JURID - Juiz usa súmula vinculante. [13/11/09] - Jurisprudência


Juiz usa súmula vinculante aprovada há duas semanas e garante direito de frigorífico recorrer sem pagar multa


PODER JUDICIÁRIO

JUSTIÇA FEDERAL DO TRABALHO

TRIBUNAL REGIONAL DO TRABALHO DA 23ª REGIÃO

FÓRUM TRABALHISTA DESEMBARGADOR JOSÉ SIMIONI

ATA DE AUDIÊNCIA

AUTOS Nº 01321.2009.051.23.00-5

Aos três dias de novembro do ano de 2009, na E. Vara do Trabalho de TANGARÁ DA SERRA - MT, presente o Excelentíssimo Sr. Juiz do Trabalho, PLINIO GEVEZIER PODOLAN, que ao final assina, para a audiência relativa aos autos em epígrafe, entre partes:

IMPETRANTE: MARFRIG FRIGORÍFICOS E COMÉRCIO DE ALIMENTOS S.A.

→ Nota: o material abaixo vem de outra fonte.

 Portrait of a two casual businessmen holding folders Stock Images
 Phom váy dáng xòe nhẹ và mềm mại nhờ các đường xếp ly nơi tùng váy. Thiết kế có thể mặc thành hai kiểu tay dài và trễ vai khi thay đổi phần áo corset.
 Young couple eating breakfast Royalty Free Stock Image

IMPETRADO: CHEFE DO NÚCLEO DE MULTAS E RECURSOS DA SUPERINTENDÊNCIA REGIONAL DO TRABALHO E EMPREGO DE MATO GROSSO

Às 14h10, aberta a audiência, foram de ordem do M. Juiz, apregoadas as partes, que não compareceram. Submetido o processo a julgamento, foi proferida a seguinte

SENTENÇA

I - RELATÓRIO

Trata-se de Mandado de Segurança impetrado por MARFRIG FRIGORÍFICOS E COMÉRCIO DE ALIMENTOS S.A. contra ato do CHEFE DO NÚCLEO DE MULTAS E RECURSOS DA SUPERINTENDÊNCIA REGIONAL DO TRABALHO E EMPREGO DE MATO GROSSO, onde a impetrante descreveu ato tido como ilegal e coator por ferir o direito líquido e certo de recorribilidade das decisões administrativas independentemente de depósito prévio.

Acostou os documentos de fls. 13/46 e deu à causa o valor de R$ 4.025,33 (quatro mil e vinte e cinco reais e trinta e três centavos).

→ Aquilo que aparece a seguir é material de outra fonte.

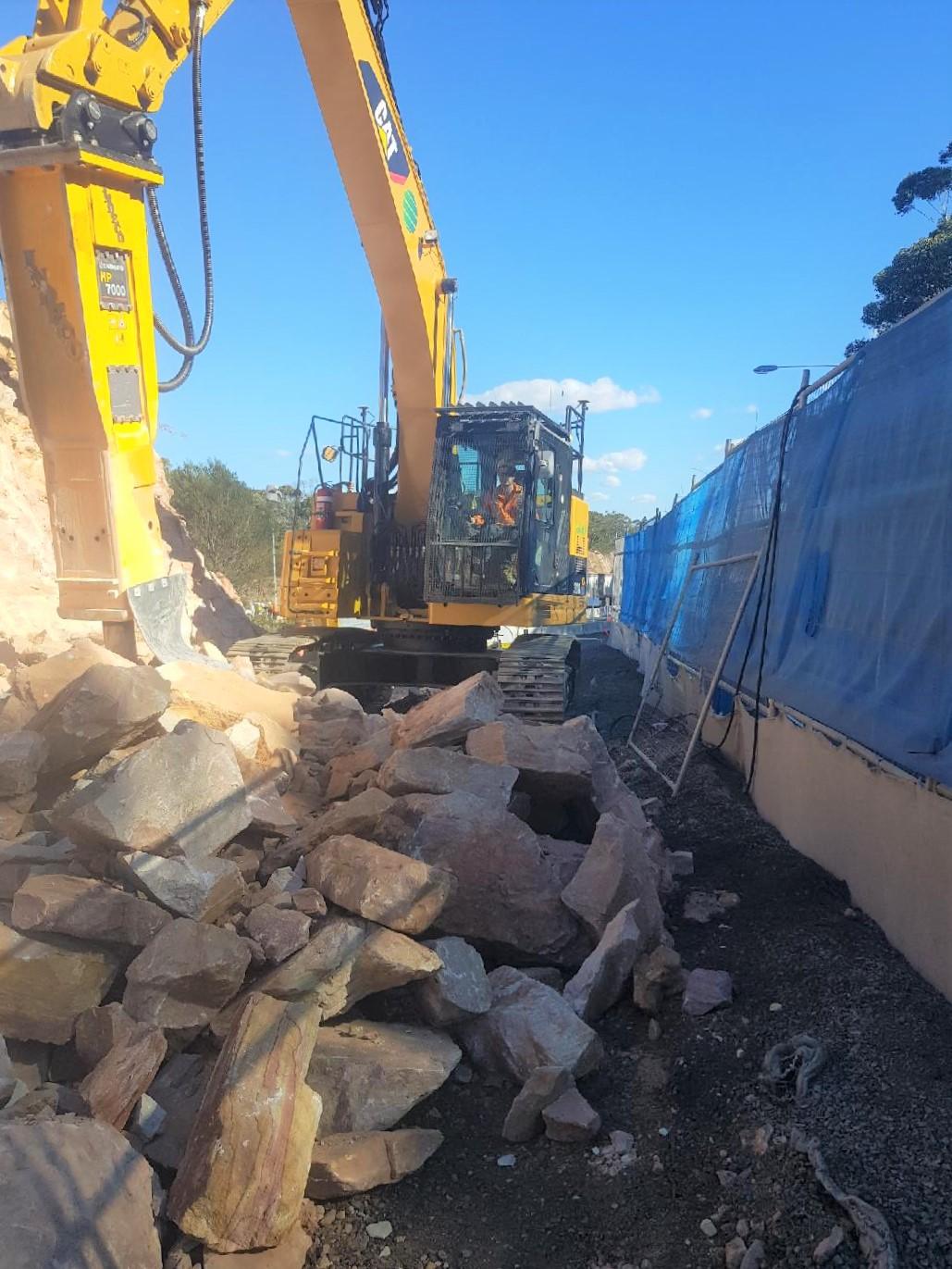 OCON Services Caterpillar excavator on site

Liminar deferida nos termos da decisão de fls. 47/48.

A autoridade apontada como coatora apresentou as informações solicitadas às fls. 57/72, defendendo a constitucionalidade da exigência em tela.

No mesmo sentido foi o parecer do Ministério Público do Trabalho, o qual se manifestou pela denegação da segurança, por entender inexistir ofensa a direito líquido e certo.

Autos conclusos para julgamento.

Era o que merecia registro.

FUNDAMENTO E DECIDO.

II - FUNDAMENTAÇÃO

1. DO DIREITO INTERTEMPORAL

Como se destaca dos autos, o presente mandamus fora intentado em 15 de julho de 2009 (fls. 02), ainda sob a égide da Lei 1533/51, sendo que no dia seguinte fora apreciada a liminar requerida (fls. 47/48).

Nesse interstício, aportou no ordenamento jurídico a Lei 12.016, de 07 de agosto de 2009, a qual revogou as disposições anteriores sobre mandado de segurança, atribuindo novo regulamento.

Observo que através do despacho de fls. 56, concedeu-se prazo para manifestação do órgão ministerial nos termos no novel artigo 12 da referida lei, já em vigor.

Ocorre que, pela redação da nova lei, em seu artigo 7º, II, o juiz, ao despachar a inicial, deverá dar ciência do feito ao órgão de representação judicial da pessoa jurídica interessada para que, querendo, ingresse no feito.

Todavia, como se registrou alhures, no primeiro momento em que a presente lide fora "despachada", ainda não estava em vigor a lei em análise, de modo que, reputo desnecessário a conversão em diligência apenas para esse fim.

Tal medida, além de não causar prejuízo, uma vez que possibilitou a manifestação da autoridade tida por coatora, pode ser sanada com a intimação da pessoa jurídica correlata da presente sentença. E ainda, configura-se em medida célere compatível com a razoável duração do processo, quanto mais diante da natureza da ação sub oculis.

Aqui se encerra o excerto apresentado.